I didn’t have any problems during the race, but as soon as I crossed the finish line and stopped moving, my pelvic floor tried to come out from underneath me. I balanced the energy for a tiny cheer for RBM as he scooted over the finish and the great energy required to hold my bladder (with a face to match). I made some incomprehensible noises in his direction, yelped about a bathroom, and scurried away. As I sat down in the stall, my phone’s announcement echoed off the metal stalls and concrete walls, “Workout Paused”.
Thanks, Nike+ Mile Lady.
So, more pelvic floor exercises for me.
I got back in time to look for TH. I’m not typically the race spectator. I had no idea what I was doing. I wanted to wait at one point but was afraid he had already passed it. I was wrought with indecision. But then I saw him coming up the final stretch.
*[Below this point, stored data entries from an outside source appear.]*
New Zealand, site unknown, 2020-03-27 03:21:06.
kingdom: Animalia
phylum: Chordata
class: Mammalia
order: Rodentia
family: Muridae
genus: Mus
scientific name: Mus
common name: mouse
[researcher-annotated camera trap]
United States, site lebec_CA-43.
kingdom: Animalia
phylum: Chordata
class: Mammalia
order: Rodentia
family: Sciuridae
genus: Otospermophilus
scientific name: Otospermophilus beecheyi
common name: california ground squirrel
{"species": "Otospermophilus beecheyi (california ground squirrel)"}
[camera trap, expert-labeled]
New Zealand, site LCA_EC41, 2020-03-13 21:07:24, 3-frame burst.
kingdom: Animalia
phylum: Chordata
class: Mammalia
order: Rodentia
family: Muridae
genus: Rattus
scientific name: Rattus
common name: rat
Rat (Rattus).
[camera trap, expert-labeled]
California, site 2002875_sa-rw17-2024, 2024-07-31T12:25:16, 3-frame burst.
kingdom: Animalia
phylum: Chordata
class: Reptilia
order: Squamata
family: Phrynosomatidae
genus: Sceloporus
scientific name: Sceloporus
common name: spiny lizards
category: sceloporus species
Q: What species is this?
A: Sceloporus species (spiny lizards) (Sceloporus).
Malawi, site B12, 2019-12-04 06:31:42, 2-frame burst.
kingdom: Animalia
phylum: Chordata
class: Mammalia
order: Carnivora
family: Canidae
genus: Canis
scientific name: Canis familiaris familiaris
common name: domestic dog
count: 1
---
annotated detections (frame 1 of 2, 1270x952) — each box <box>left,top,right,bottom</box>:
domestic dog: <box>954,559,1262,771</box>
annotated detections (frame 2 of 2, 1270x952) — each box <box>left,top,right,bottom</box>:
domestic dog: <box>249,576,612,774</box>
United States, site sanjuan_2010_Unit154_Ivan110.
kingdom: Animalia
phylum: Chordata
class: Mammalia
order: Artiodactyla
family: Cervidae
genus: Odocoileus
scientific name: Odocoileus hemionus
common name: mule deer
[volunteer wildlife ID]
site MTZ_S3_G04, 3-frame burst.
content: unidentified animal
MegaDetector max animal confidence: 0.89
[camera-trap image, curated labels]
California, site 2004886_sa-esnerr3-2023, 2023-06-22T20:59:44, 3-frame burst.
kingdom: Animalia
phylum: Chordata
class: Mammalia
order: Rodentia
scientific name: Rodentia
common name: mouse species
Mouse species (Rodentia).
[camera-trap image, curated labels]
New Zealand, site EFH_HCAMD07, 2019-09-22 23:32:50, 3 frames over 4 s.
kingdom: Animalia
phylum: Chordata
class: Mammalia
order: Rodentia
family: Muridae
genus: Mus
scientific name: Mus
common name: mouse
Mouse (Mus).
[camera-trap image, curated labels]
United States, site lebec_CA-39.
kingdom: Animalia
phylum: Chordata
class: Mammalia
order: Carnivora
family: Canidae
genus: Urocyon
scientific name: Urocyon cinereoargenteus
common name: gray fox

I am so proud of him and thankful for all his support.
My age group wasn’t competitive this race, but I was overjoyed with my time so I didn’t mind taking 1st in my division. 25th overall and 7th female. My first 1st place medal!
I have one last 5K on Memorial Day and that will wrap up my 5K focus. I will be traveling to a new race with an unknown course. I don’t even know if it’s a big or small race. So, I’m glad this “practice” 5K worked out well so there is no pressure in what could be sub-optimal conditions.
My goal for the last race will be to even up my splits. I had a positive 20 second split between the first and second miles. I will continue to give my body and brain positive feedback as it races, letting it know that being distressed is good.
Thank you for all the support during my 5K training. I know I’ve been a pain in the butt!
If racing is like a space battle, what was the movie title of your last race?